Patrik Schick lidera Chéquia contra Coreia
O confronto entre Coreia do Sul e República Tcheca pela abertura do Grupo A da Copa do Mundo de 2026 promete ser equilibrado. De acordo com as simulações do supercomputador…
O confronto entre Coreia do Sul e República Tcheca pela abertura do Grupo A da Copa do Mundo de 2026 promete ser equilibrado. De acordo com as simulações do supercomputador da Opta, a Coreia do Sul é favorita, com 42,9% de chance de vitória, contra 31,1% da República Tcheca.
Esta será a 12ª participação da Coreia do Sul em Copas do Mundo, o maior número entre todas as nações asiáticas. A equipe também marca sua 11ª presença consecutiva no torneio, desde 1986. Apenas Brasil (23), Alemanha (19), Argentina (14) e Espanha (13) têm sequências mais longas atualmente.
O melhor desempenho sul-coreano foi em 2002, quando terminou em quarto lugar como país-sede. Na ocasião, o atual técnico Hong Myung-bo era o capitão da equipe. Fora de casa, porém, a seleção nunca passou das oitavas de final.
O jogo desta quinta-feira no Estádio Guadalajara é visto como uma boa chance para a Coreia do Sul começar bem. No entanto, a equipe tem o menor índice de vitórias entre times com 30 ou mais partidas em Copas (18,4%). Apesar disso, venceu seus últimos dois jogos contra seleções europeias no torneio: 2 a 0 sobre a Alemanha em 2018 e 2 a 1 sobre Portugal em 2022.
Sob o comando de Hong, que lidera o país em uma Copa pela segunda vez (a primeira foi em 2014), a Coreia do Sul ficou invicta nas eliminatórias asiáticas, com 11 vitórias e cinco empates em 16 jogos. A equipe também ganhou ritmo em dois amistosos de preparação, goleando Trinidad e Tobago por 5 a 0 e vencendo El Salvador por 1 a 0.

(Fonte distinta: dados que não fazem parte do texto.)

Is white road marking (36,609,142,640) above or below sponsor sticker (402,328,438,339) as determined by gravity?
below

O experiente capitão Son Heung-Min, de 33 anos, segue como principal jogador. Ele esteve envolvido em quatro dos últimos dez gols da Coreia do Sul em Copas (três gols e uma assistência). O ex-atacante do Tottenham, hoje no LAFC, também foi o maior participante em gols nas eliminatórias, com 14 contribuições (dez gols e quatro assistências).
A República Tcheca também vê uma oportunidade no confronto. A equipe se prepara para sua 10ª participação em Copas (oito delas como Tchecoslováquia) e a primeira desde 2006, quando não passou da fase de grupos, apesar da vitória inicial por 3 a 0 sobre os Estados Unidos.
Os tchecos, duas vezes vice-campeões (1934 e 1962), se classificaram para o torneio através da repescagem. Eles venceram a República da Irlanda e a Dinamarca nos pênaltis, após ambos os jogos terminarem em 2 a 2.
Durante a campanha de classificação, a República Tcheca marcou mais gols de bola parada do que qualquer outra equipe na seção da UEFA (11 de 22), incluindo sete de escanteios. Além disso, o total de sete gols de cabeça foi o segundo maior, atrás apenas da Noruega (8).
Patrik Schick marcou seis gols em sete partidas em grandes torneios pela República Tcheca, incluindo a artilharia compartilhada da Eurocopa 2020 com Cristiano Ronaldo. Ele também foi o principal artilheiro tcheco nas eliminatórias para 2026, com três dos seus cinco gols saindo de cabeçadas.
O técnico Miroslav Koubeck assumiu o cargo em dezembro de 2025, depois que a República Tcheca terminou em segundo lugar em seu grupo de classificação, atrás da Croácia. Ele comandou a equipe com sucesso na repescagem contra Irlanda e Dinamarca.
A equipe de Koubeck também se preparou bem para o torneio, vencendo amistosos contra Kosovo (2 a 1) e Guatemala (3 a 1) antes da estreia no Grupo A.